A modern fluorescent stain, called DAPI, shows magnified bacterial marine cells. Credit: Anthony D'Onofrio, www.biology101.org, Flickr
1977-1982

Discovery of hydrothermal vents in the deep sea, along with bacteria that thrive only in these high-pressure, high-temperature environments

An expedition to the Galapagos Rift—where tectonic plates slowly spread apart—provides the first visual confirmation of hydrothermal vents, pouring out heated water full of minerals, and a surprise discovery that dense ecosystems of previously unknown organisms are supported by the vent fluid chemistry. Many of these animals depend on symbiotic relationships with bacteria that harvest energy from chemicals like hydrogen sulfide released from the vents. In a follow-on expedition to the East Pacific Rise—the fastest seafloor spreading zone—black smokers are discovered, releasing fluids at an extraordinary temperature of 250°C/482°F (kept liquid by the high pressure of the deep sea). This leads to the discovery of deep-sea hyperthermophiles—organisms that thrive in extremely hot environments—living in a subseafloor biosphere.

Red and white worms on the sea floor.
Riftia tube worms living near a hydrothermal vent. Credit: NOAA
Dark smoke coming out of two vertical vents on the seafloor.
A black smoker hydrothermal vent. Credit: NOAA
1979

Discovery of the abundant marine cyanobacterium Synechococcus

Tiny fluorescent cells observed by John Waterbury on an expedition to the Arabian Sea introduces researchers to Synechococcus. Since then, they have been found in large quantities in almost all ocean water, serving as an important base of the food web for fish and larger mammals.

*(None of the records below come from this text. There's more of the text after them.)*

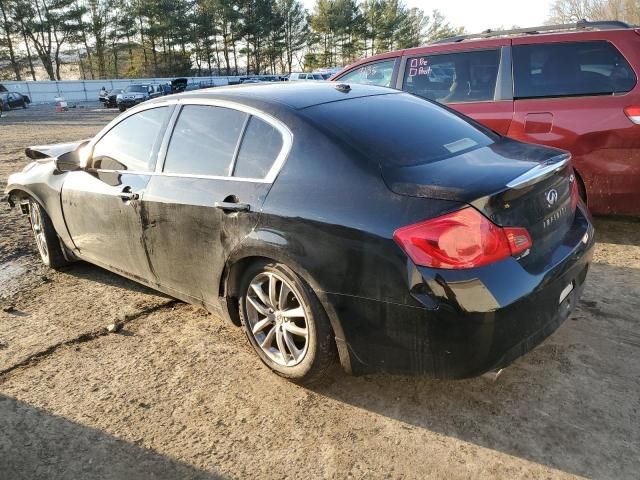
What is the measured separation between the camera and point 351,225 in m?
2.34

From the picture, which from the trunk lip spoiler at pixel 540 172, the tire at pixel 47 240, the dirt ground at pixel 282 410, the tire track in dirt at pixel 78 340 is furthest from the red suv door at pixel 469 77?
the tire at pixel 47 240

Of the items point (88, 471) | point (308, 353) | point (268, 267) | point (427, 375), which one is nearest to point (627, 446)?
point (427, 375)

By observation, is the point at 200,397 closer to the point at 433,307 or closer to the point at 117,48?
the point at 433,307

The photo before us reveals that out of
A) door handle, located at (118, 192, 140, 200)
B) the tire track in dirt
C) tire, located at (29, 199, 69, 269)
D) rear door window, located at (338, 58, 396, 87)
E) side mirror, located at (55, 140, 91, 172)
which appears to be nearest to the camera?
the tire track in dirt

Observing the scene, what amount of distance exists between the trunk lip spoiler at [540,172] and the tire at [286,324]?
1071 mm

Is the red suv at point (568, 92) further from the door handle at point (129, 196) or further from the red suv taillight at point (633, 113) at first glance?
the door handle at point (129, 196)

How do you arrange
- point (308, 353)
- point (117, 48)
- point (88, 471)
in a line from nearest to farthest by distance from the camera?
point (88, 471) → point (308, 353) → point (117, 48)

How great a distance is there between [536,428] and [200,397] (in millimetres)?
1697

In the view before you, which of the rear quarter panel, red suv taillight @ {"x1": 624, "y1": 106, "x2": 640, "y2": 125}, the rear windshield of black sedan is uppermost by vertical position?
the rear windshield of black sedan

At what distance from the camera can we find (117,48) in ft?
190

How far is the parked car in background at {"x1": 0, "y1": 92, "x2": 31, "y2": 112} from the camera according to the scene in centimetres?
3309

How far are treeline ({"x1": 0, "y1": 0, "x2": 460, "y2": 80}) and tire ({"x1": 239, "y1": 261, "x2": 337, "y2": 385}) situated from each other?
196ft

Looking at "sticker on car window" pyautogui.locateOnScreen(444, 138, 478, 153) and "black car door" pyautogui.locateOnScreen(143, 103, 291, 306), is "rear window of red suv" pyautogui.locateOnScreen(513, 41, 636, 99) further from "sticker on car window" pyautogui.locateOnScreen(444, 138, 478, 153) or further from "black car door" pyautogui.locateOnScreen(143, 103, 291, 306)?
"black car door" pyautogui.locateOnScreen(143, 103, 291, 306)

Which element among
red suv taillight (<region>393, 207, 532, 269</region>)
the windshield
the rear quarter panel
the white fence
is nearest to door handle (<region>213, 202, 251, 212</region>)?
red suv taillight (<region>393, 207, 532, 269</region>)
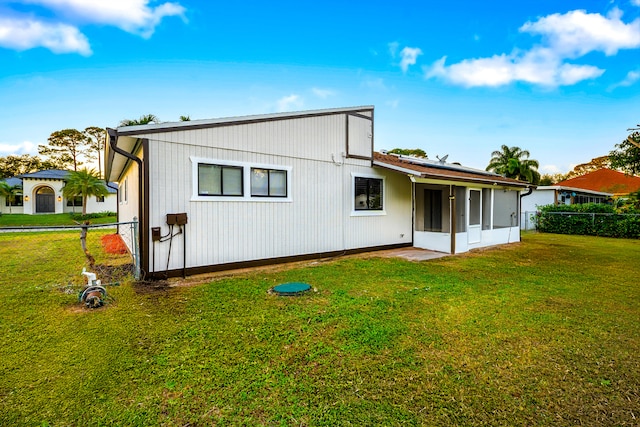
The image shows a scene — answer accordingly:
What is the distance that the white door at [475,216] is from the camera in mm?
10344

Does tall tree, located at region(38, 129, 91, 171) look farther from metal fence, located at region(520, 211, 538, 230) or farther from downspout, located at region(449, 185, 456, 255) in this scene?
metal fence, located at region(520, 211, 538, 230)

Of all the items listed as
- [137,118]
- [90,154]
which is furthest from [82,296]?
[90,154]

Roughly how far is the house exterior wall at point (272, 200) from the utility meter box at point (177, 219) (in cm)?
15

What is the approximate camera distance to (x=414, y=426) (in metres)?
2.00

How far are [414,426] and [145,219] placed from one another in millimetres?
5615

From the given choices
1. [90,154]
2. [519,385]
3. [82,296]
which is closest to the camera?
[519,385]

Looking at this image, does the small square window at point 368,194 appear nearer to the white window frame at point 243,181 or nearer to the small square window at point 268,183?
the white window frame at point 243,181

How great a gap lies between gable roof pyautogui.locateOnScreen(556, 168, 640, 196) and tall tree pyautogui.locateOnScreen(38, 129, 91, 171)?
59.2 meters

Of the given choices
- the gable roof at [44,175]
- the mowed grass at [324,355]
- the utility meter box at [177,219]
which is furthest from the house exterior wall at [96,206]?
the utility meter box at [177,219]

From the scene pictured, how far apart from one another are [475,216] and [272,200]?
7.46 meters

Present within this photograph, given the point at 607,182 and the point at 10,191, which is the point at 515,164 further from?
the point at 10,191

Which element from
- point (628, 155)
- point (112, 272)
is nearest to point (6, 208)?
point (112, 272)

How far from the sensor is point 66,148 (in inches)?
1607

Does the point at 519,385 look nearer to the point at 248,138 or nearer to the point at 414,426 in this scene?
the point at 414,426
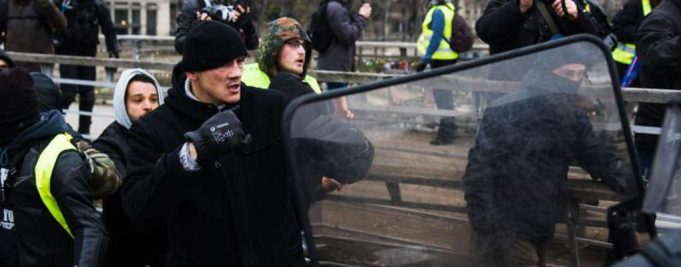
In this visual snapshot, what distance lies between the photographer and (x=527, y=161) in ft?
7.99

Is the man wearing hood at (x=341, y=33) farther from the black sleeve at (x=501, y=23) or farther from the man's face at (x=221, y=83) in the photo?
the man's face at (x=221, y=83)

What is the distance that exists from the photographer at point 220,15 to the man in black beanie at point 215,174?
4.44 metres

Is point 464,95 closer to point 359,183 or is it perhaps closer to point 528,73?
point 528,73

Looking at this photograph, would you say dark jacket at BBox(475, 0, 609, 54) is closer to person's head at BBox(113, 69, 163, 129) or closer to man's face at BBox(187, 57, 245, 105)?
person's head at BBox(113, 69, 163, 129)

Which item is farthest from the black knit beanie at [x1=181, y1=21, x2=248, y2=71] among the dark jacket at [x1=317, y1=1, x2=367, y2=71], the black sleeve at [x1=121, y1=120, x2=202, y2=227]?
the dark jacket at [x1=317, y1=1, x2=367, y2=71]

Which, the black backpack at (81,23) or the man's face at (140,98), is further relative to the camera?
the black backpack at (81,23)

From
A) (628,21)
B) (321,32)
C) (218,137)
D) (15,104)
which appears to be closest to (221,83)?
(218,137)

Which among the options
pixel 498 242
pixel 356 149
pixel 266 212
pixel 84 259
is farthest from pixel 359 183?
pixel 84 259

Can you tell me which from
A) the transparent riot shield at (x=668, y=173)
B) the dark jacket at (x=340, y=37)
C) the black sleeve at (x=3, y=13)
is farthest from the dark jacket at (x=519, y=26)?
the black sleeve at (x=3, y=13)

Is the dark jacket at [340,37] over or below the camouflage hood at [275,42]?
below

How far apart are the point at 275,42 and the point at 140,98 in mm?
768

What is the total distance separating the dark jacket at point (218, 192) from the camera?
3.37 meters

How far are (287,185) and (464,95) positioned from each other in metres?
1.11

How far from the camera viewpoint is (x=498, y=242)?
2.43 meters
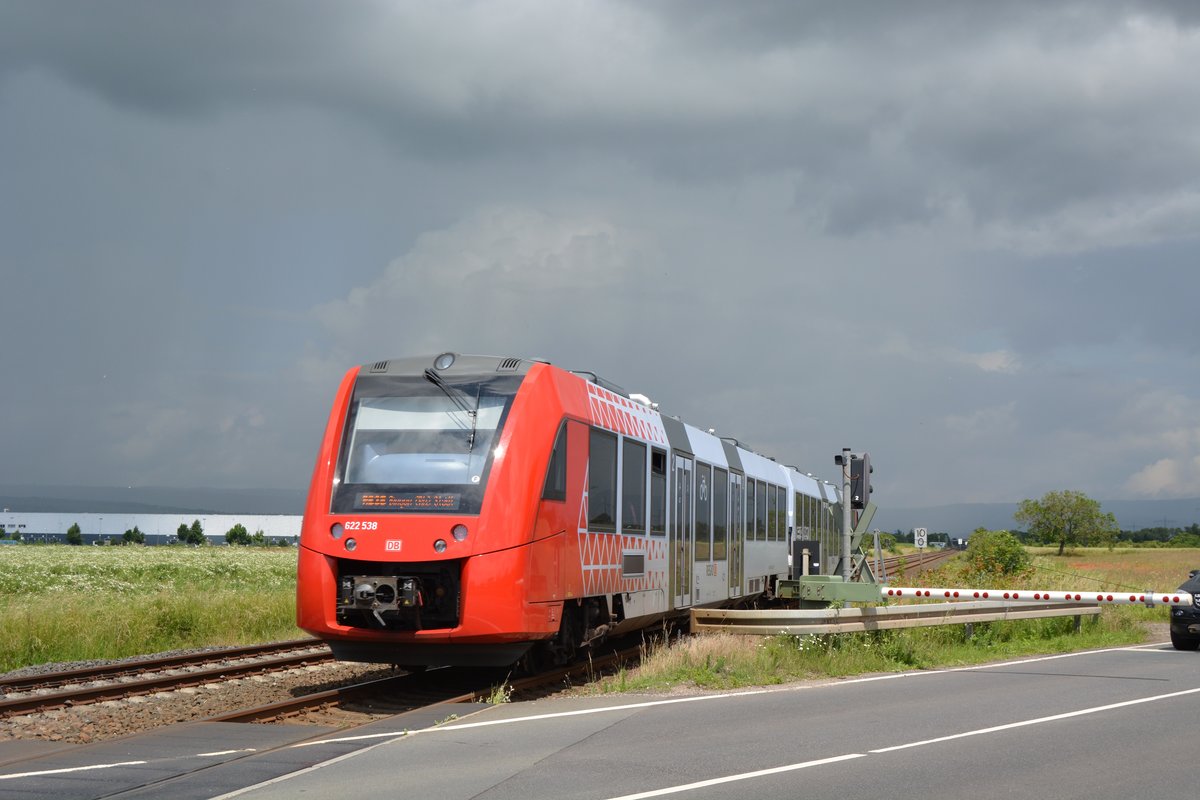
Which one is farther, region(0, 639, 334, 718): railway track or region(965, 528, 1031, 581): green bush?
region(965, 528, 1031, 581): green bush

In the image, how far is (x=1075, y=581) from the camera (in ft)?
114

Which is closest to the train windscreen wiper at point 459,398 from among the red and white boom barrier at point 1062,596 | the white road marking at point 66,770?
the white road marking at point 66,770

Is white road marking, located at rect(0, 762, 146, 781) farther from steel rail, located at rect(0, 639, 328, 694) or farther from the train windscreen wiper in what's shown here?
steel rail, located at rect(0, 639, 328, 694)

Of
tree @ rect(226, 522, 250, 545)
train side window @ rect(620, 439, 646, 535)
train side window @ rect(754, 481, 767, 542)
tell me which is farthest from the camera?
tree @ rect(226, 522, 250, 545)

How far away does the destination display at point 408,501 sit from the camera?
12.6m

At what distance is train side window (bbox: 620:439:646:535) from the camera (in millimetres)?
15523

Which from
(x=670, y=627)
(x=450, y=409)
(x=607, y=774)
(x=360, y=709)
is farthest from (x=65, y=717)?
(x=670, y=627)

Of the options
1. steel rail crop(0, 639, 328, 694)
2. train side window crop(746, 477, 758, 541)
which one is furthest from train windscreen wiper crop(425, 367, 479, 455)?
train side window crop(746, 477, 758, 541)

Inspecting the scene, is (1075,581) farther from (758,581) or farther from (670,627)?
(670,627)

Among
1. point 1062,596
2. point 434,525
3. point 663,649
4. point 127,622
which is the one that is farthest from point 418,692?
point 1062,596

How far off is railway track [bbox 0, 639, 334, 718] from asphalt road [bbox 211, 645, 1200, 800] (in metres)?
4.25

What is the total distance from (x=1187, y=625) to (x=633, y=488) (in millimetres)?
9581

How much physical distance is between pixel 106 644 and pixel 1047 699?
13867 mm

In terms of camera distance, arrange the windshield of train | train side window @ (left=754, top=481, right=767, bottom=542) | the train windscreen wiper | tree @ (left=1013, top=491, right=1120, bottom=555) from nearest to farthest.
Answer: the windshield of train
the train windscreen wiper
train side window @ (left=754, top=481, right=767, bottom=542)
tree @ (left=1013, top=491, right=1120, bottom=555)
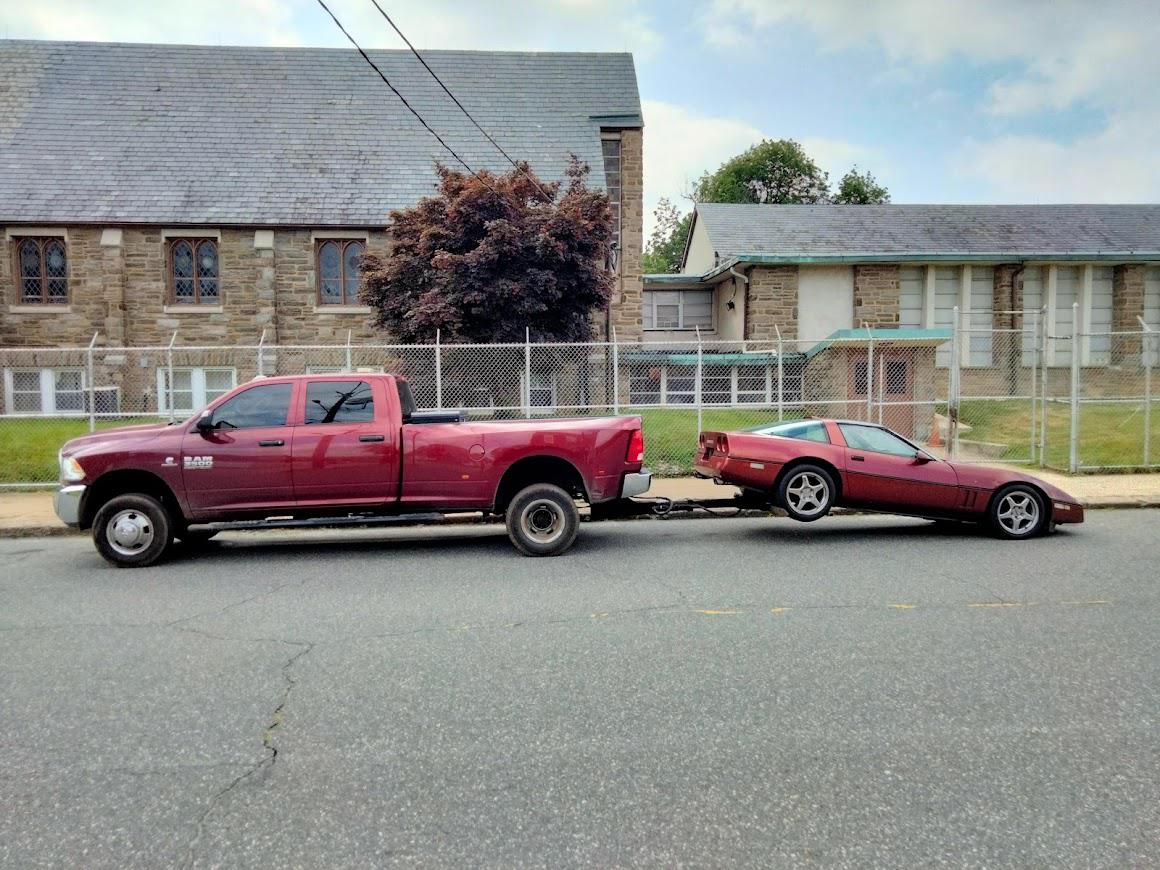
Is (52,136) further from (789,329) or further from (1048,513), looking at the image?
(1048,513)

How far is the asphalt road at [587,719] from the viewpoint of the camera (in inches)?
123

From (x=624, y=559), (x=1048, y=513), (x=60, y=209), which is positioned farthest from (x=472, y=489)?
(x=60, y=209)

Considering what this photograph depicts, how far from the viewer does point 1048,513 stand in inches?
371

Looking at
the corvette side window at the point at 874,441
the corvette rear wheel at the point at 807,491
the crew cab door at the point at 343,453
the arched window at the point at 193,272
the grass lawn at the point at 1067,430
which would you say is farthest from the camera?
the arched window at the point at 193,272

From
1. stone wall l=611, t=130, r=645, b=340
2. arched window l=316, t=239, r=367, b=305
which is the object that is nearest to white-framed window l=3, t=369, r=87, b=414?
arched window l=316, t=239, r=367, b=305

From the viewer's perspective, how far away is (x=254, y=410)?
8641 millimetres

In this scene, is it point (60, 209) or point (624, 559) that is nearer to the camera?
point (624, 559)

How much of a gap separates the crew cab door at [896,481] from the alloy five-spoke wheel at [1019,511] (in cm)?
51

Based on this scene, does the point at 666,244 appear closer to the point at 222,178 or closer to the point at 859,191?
the point at 859,191

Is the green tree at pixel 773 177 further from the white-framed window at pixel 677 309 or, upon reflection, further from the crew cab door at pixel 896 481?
the crew cab door at pixel 896 481

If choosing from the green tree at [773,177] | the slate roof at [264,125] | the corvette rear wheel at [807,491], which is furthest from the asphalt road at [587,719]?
the green tree at [773,177]

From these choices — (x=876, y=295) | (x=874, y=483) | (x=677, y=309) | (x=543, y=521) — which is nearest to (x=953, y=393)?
(x=874, y=483)

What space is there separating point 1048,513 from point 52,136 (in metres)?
29.2

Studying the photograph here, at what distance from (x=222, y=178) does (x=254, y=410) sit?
20.9 meters
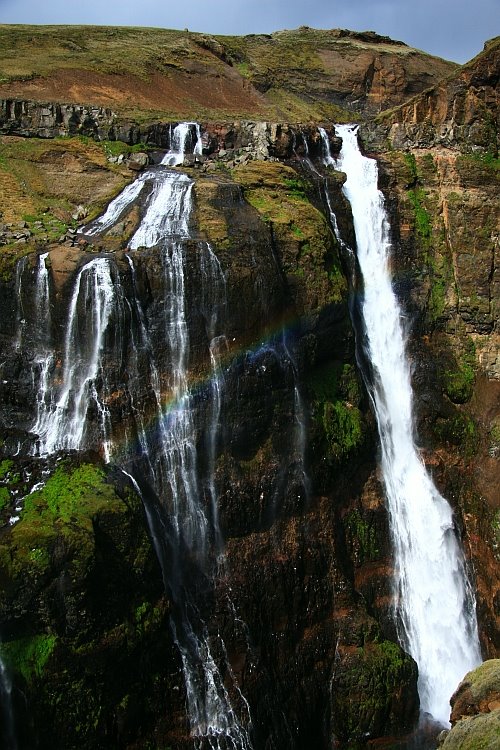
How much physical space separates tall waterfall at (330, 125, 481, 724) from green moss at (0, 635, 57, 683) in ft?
32.5

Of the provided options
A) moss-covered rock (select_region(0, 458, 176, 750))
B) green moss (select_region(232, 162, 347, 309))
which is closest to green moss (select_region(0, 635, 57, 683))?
moss-covered rock (select_region(0, 458, 176, 750))

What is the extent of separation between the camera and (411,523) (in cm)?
1906

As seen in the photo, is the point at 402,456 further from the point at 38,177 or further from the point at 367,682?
the point at 38,177

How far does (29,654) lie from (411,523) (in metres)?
11.4

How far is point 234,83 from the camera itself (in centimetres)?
3616

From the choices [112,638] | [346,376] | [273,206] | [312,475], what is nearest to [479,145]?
[273,206]

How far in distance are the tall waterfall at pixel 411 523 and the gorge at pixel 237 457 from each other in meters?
0.07

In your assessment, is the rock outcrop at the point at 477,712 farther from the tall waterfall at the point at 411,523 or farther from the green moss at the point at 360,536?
the green moss at the point at 360,536

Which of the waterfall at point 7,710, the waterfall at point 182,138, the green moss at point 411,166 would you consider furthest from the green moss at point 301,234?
the waterfall at point 7,710

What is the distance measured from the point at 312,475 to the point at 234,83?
26.9 m

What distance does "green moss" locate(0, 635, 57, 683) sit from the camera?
11.8 m

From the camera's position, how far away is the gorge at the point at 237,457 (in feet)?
43.1

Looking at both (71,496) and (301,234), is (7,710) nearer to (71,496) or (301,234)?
(71,496)

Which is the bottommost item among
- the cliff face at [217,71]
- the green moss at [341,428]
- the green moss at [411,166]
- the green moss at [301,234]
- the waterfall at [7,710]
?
the waterfall at [7,710]
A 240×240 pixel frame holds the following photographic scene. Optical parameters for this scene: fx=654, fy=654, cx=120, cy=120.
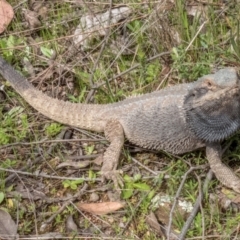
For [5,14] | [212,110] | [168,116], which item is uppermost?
[5,14]

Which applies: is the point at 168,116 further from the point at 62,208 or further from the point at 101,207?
the point at 62,208

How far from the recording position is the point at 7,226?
4.22 meters

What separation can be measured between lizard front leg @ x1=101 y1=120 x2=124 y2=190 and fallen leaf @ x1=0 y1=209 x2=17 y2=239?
0.70m

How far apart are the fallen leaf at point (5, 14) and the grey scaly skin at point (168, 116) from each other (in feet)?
2.45

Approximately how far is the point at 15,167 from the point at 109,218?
2.65 feet

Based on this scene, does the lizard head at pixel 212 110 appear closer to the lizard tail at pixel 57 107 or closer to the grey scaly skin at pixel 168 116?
the grey scaly skin at pixel 168 116

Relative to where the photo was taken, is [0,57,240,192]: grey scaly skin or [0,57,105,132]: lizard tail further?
[0,57,105,132]: lizard tail

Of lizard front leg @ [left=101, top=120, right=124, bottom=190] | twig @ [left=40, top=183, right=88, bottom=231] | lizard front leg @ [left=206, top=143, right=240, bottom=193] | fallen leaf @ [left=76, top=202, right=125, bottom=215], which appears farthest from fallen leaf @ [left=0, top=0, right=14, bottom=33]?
lizard front leg @ [left=206, top=143, right=240, bottom=193]

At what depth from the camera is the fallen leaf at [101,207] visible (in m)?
4.30

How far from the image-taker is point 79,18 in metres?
5.66

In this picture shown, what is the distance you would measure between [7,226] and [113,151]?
892 mm

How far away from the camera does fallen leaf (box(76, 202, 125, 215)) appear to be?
14.1 ft

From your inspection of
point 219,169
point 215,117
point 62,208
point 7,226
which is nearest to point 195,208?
point 219,169

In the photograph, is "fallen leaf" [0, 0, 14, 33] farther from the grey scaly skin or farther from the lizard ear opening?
the lizard ear opening
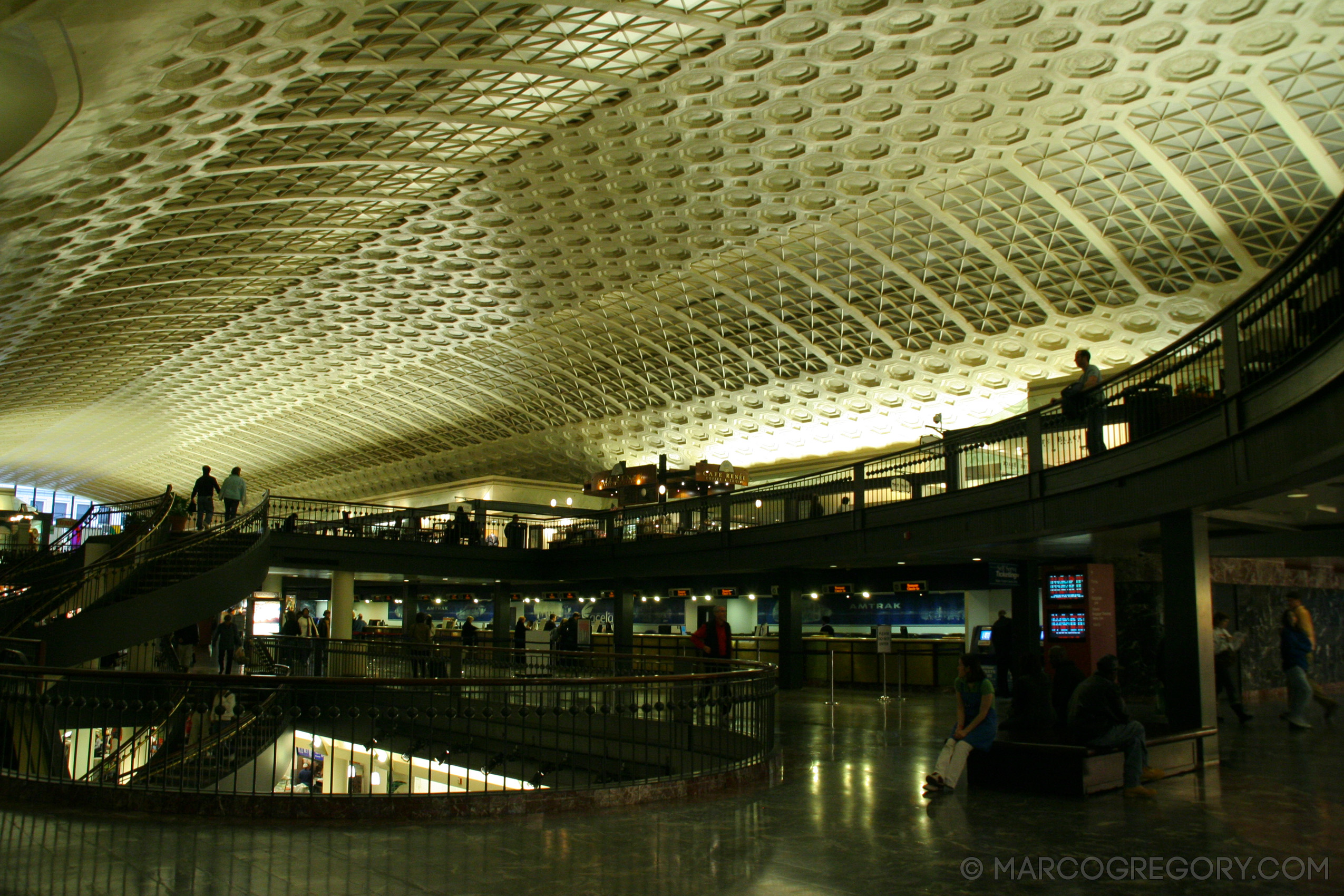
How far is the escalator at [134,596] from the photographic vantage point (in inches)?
690

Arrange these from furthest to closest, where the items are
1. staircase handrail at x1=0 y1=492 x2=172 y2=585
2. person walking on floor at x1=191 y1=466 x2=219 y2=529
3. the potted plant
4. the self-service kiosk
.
A: 1. person walking on floor at x1=191 y1=466 x2=219 y2=529
2. the potted plant
3. staircase handrail at x1=0 y1=492 x2=172 y2=585
4. the self-service kiosk

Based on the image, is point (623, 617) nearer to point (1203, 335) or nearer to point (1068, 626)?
point (1068, 626)

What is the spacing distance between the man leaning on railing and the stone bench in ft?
17.6

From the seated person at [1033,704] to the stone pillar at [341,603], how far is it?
77.0 ft

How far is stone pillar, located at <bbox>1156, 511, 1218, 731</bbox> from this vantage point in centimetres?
1167

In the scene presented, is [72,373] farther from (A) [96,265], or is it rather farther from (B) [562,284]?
(B) [562,284]

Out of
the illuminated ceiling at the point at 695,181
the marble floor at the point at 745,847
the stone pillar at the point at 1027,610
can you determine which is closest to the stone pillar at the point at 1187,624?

Magnified bright green cells with a black background.
The green fluorescence shows chemical reactions in living Synechococcus cells. Credit: Pacific Northwest National Laboratory
1988

Discovery of the abundant marine cyanobacterium Prochlorococcus

Sallie (Penny) Chisholm discovers this tiny but super abundant photosynthesizer— estimated to be more abundant than any other on the planet, and responsible for producing 20 percent of the oxygen released to the atmosphere every year.

neon green closeup of prochlorococcus
A colored image of Prochlorococcus. Credit: Anne Thompson, Chisholm Lab, MIT
1988

Establishment of the Hawai'i Ocean Time-series and the Bermuda Atlantic Time-series Study

Two long-term ocean monitoring programs are established—the Hawai'i Ocean Time-series at Station ALOHA by David Karl and Roger Lukas and the Bermuda Atlantic Time-series Study by Anthony Knap. Both programs capture regular physical and biological measurements in order to better understand nutrient cycling, where microbes play a huge role. The information is also important for tracking the impact of climate change and ocean acidification on marine microbes.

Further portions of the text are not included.